Reproduce everything from the entry line containing "At what distance from the camera can (x=647, y=268)" down to the line containing "7699 centimetres", changing "potted marigold" to "potted geranium" and keeping all else the same. Leave the pictures out of your answer.

------------

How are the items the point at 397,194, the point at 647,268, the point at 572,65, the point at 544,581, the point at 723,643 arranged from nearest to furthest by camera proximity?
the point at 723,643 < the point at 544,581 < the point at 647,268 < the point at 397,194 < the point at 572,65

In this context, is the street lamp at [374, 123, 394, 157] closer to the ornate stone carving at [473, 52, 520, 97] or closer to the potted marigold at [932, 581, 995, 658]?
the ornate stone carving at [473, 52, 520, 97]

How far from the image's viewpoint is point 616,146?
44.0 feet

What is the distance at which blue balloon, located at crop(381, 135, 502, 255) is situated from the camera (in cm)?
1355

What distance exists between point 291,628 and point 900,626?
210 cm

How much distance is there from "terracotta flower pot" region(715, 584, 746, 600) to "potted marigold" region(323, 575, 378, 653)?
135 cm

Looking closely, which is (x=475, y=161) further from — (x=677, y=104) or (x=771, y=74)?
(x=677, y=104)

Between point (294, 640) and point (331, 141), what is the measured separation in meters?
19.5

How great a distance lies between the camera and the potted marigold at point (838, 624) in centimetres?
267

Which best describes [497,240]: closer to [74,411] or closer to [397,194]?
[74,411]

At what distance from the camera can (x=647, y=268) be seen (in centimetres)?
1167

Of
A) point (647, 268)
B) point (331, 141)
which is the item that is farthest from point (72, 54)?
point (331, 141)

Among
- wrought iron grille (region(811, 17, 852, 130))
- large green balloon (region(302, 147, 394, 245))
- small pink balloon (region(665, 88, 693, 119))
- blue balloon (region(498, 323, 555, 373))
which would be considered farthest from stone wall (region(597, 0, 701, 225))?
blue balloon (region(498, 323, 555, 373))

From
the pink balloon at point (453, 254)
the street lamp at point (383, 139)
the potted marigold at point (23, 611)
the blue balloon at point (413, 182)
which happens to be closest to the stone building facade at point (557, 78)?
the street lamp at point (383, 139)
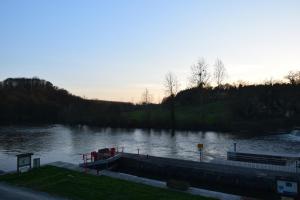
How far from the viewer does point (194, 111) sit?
9444 centimetres

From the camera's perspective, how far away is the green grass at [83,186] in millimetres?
17172

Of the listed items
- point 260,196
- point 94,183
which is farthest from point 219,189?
point 94,183

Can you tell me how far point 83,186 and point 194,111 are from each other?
7699 centimetres

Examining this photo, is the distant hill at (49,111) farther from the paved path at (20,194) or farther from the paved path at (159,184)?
the paved path at (20,194)

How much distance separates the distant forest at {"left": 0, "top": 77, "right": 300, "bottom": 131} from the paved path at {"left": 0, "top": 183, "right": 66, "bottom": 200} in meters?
58.3

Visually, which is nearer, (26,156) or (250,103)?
(26,156)

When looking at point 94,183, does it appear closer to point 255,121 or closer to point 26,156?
Answer: point 26,156

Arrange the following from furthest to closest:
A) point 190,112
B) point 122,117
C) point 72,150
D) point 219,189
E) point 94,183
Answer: point 190,112
point 122,117
point 72,150
point 219,189
point 94,183

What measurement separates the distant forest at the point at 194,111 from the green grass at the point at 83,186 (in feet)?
181

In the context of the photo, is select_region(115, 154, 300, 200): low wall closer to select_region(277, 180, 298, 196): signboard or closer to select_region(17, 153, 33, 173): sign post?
select_region(277, 180, 298, 196): signboard

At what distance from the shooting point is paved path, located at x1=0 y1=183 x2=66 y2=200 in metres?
17.1

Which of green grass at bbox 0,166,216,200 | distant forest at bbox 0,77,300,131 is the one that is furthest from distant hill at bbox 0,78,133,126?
green grass at bbox 0,166,216,200

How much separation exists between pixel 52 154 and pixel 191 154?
15.4 metres

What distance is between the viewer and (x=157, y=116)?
8481cm
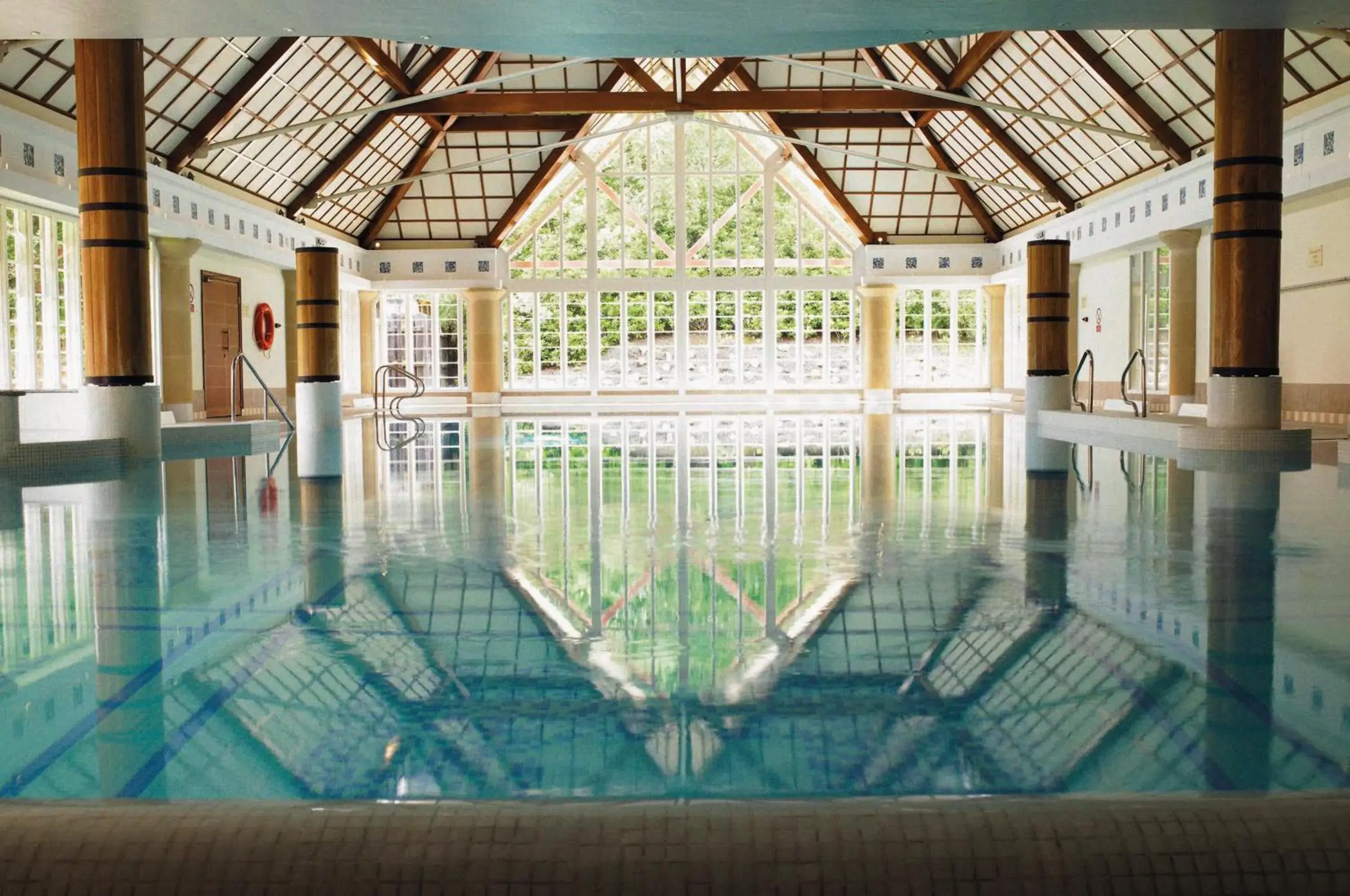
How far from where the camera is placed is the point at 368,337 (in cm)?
3209

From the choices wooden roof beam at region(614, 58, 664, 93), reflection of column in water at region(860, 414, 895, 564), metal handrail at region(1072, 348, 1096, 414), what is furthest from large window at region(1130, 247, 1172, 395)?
wooden roof beam at region(614, 58, 664, 93)

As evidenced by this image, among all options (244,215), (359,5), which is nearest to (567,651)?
(359,5)

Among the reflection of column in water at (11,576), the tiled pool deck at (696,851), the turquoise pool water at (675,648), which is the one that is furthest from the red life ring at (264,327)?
the tiled pool deck at (696,851)

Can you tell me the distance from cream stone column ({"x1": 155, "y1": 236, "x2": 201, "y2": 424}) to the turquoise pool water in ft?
44.4

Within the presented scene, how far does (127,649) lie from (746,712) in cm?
206

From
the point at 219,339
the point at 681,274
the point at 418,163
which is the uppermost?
the point at 418,163

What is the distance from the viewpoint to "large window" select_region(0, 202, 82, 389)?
52.8ft

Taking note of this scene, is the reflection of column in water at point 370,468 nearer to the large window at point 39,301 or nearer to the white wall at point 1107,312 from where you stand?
the large window at point 39,301

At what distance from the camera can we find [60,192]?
16.3 meters

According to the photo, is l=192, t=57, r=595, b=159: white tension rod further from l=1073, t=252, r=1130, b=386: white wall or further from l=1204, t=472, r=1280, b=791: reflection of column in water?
l=1073, t=252, r=1130, b=386: white wall

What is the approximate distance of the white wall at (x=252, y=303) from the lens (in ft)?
74.0

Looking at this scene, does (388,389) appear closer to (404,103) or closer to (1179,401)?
(1179,401)

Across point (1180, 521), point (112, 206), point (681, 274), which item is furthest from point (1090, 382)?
point (112, 206)

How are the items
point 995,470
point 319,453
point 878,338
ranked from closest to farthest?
point 995,470 < point 319,453 < point 878,338
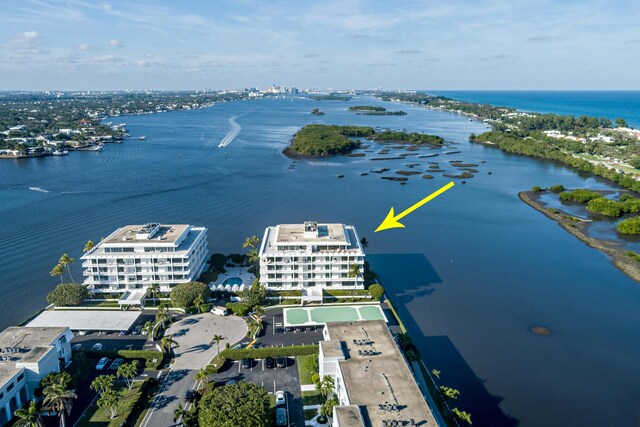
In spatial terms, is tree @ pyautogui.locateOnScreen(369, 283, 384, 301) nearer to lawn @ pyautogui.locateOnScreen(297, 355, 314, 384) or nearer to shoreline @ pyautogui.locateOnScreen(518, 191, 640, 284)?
lawn @ pyautogui.locateOnScreen(297, 355, 314, 384)

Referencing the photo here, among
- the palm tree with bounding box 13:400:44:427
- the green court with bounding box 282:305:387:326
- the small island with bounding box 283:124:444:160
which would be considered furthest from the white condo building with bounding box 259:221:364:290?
the small island with bounding box 283:124:444:160

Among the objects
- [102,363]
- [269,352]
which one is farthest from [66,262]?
[269,352]

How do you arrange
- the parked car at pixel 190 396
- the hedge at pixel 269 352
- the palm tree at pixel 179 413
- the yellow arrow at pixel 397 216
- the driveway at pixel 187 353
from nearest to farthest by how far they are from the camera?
the palm tree at pixel 179 413 → the driveway at pixel 187 353 → the parked car at pixel 190 396 → the hedge at pixel 269 352 → the yellow arrow at pixel 397 216

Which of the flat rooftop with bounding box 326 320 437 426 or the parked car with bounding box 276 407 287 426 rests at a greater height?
the flat rooftop with bounding box 326 320 437 426

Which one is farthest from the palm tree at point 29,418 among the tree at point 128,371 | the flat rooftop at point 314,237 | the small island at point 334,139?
the small island at point 334,139

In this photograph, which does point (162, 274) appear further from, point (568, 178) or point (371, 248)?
point (568, 178)

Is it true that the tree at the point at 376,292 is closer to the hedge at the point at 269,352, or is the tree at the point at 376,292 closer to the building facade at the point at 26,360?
the hedge at the point at 269,352
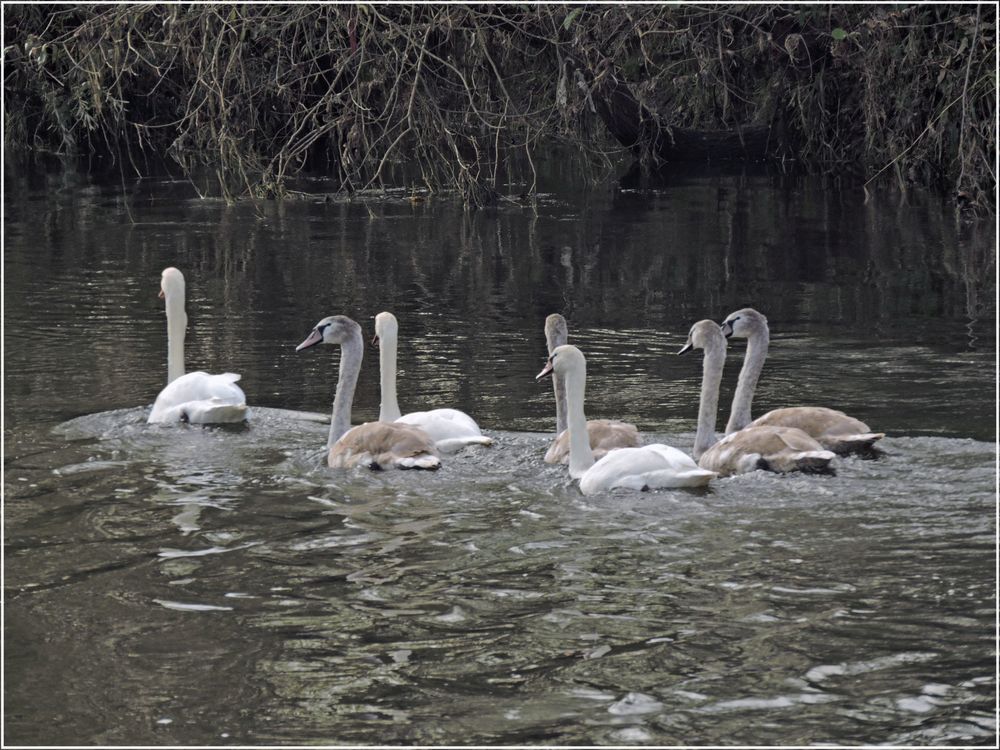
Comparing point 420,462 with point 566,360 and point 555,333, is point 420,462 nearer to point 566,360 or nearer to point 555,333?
point 566,360

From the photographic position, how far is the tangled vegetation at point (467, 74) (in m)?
15.8

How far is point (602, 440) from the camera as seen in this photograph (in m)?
9.36

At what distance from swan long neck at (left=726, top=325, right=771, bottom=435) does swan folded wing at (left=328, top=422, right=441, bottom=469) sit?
5.80ft

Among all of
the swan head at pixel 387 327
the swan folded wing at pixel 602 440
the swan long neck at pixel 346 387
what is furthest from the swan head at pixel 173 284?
the swan folded wing at pixel 602 440

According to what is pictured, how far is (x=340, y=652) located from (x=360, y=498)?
246cm

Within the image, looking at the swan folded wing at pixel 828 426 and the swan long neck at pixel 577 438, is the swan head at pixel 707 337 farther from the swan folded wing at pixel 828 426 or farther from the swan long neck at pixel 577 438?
the swan long neck at pixel 577 438

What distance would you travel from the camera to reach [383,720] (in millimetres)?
Result: 5680

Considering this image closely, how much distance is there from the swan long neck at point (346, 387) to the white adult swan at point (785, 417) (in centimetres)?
222

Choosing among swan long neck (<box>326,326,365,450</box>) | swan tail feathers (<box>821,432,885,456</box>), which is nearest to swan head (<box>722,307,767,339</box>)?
swan tail feathers (<box>821,432,885,456</box>)

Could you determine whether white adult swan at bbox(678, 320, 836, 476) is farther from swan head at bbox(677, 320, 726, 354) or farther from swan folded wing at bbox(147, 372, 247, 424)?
swan folded wing at bbox(147, 372, 247, 424)

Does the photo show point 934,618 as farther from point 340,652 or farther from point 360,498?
point 360,498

------------

> [Completed exercise]:
At what distance from the camera can (x=647, y=268) be seen (in centimetres)?
1167

Of
A) point (647, 268)
B) point (331, 141)
which is the item that is farthest from point (72, 54)?
point (331, 141)

Among
- wrought iron grille (region(811, 17, 852, 130))
- large green balloon (region(302, 147, 394, 245))
- small pink balloon (region(665, 88, 693, 119))
- blue balloon (region(498, 323, 555, 373))
which would be considered farthest from stone wall (region(597, 0, 701, 225))?
blue balloon (region(498, 323, 555, 373))

From
the pink balloon at point (453, 254)
the street lamp at point (383, 139)
the potted geranium at point (23, 611)
the blue balloon at point (413, 182)
which happens to be closest to the stone building facade at point (557, 78)?
the street lamp at point (383, 139)
How far from the viewer does point (194, 111) sit?
9444 centimetres

From the camera's perspective, how far away is the green grass at [83,186] in millimetres?
17172

Of the listed items
- point 260,196
- point 94,183
which is farthest from point 219,189?
point 94,183

Can you tell me how far point 83,186 and point 194,111 are from each other?
7699 centimetres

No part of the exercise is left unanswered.